Inside Iran, Qods Force manufactures and distributes weapons, provides training for Iraqi recruits, then facilitates the movement of weapons and fighters inside Iraq. Iraqi recruits, largely radicalized Shia from Muqtada al Sadr’s Mahdi Army, are sent to Iran for what one US military officer described as “basic jihadi training.” The recruits receive several weeks of training with small arms and, depending on the units assigned, mortars and the use of explosively formed penetrators, or EFPs.
American commanders also dispute reports that Iran has reduced its involvement in Iraq, and that it has helped to curb the violence:
“I don’t know what this Iranian pledge is, but the number of munitions has increased,” Lynch said on November 11. “It could be that we are finding them more. But it is still troublesome. I have no idea when these EFP munitions came … before or after the pledge. I don’t know.”
“Iraq’s Natural State” – Some thoughts
Arnold Kling, drawing on the work of Douglass C. North, John Joseph Wallis, and Barry R. Weingast, says in a January 2007 article for TCS that Iraq “under Saddam Hussein was a limited-access order, or “natural state.” And, furthermore, that “Iraq was never on the “doorstep” of becoming an open-access order.”
His analysis uses a model of macro-socio-economic development that begins with the simplest type of hunter-gatherer societies, referred to as “primitive orders”, progresses through “limited access orders” or “natural states”, the first and most enduring civilisational mode, and finishes with the historically recent advance of “open access orders”. A “limited access order” is North et al’s term for a society that “strictly limits access to positions of power within political, economic, and religious systems.” An “open access order”, on the other hand, is a society “characterized by open political and economic competition, rather than the limited political and economic privileges enjoyed solely by elites in natural states.” Transition between the two is rare (Spain, Ireland and Taiwan are some of the latest), because “the state’s foremost task is securing its own survival”, and so it feels the process of change as a threat to its very existence – and the existence of the elites it serves – which, of course, it is.
For that reason, Kling concludes that the US will never succeed “in its objective of establishing an open-access order in Iraq.” At present, the country is barely any kind of order, limited access or otherwise, and the thought of creating a liberal democracy with a vibrant market economy seems faintly ridiculous, certainly premature.

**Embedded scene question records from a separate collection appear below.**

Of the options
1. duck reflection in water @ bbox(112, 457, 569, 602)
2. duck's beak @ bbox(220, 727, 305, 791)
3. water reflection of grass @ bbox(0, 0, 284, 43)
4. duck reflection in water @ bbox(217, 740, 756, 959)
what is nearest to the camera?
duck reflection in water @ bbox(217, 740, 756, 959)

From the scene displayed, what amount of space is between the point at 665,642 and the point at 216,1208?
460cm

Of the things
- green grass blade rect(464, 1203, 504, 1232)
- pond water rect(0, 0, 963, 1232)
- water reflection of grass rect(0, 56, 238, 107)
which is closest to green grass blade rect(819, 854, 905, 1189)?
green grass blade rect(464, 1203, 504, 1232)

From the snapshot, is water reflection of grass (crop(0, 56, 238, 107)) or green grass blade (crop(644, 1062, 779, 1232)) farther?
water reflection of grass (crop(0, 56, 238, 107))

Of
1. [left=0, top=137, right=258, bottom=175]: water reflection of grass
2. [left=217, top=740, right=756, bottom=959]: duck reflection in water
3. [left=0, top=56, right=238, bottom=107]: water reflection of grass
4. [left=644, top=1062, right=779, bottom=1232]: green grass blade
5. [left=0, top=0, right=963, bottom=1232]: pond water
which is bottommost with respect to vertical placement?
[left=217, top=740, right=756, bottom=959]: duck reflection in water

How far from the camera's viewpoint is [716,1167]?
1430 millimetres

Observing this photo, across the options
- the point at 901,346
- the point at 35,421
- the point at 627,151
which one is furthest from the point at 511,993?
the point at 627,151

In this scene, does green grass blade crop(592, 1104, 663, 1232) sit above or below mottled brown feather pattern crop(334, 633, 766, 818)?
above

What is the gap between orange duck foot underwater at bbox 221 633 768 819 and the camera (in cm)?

Start with a limited access order, he advises, which can provide security and can establish and consolidate the necessary preliminary stage of economic development. Without the self-interest of an elite who feel that they have “a stake in peace”, Iraq will stall and remain a failed state.
I have previously wondered whether it is wise to be resuscitating, or helping to resuscitate, ethnic, tribal identities to shore up the fall-out from the destruction of the Iraqi state. Perhaps we are simply facilitating, entrenching and developing sectarianism. However, the implications of Kling’s article are that progression to a democratic market economy is impossible without first developing as a natural state, as unpalatable as that may be to westerners. “The perfect is the enemy of the good,” and as such we will have to give elites preferential access to political and economic power, or deny them at the cost of state failure and realising Iraq’s potential as an eventual open access order.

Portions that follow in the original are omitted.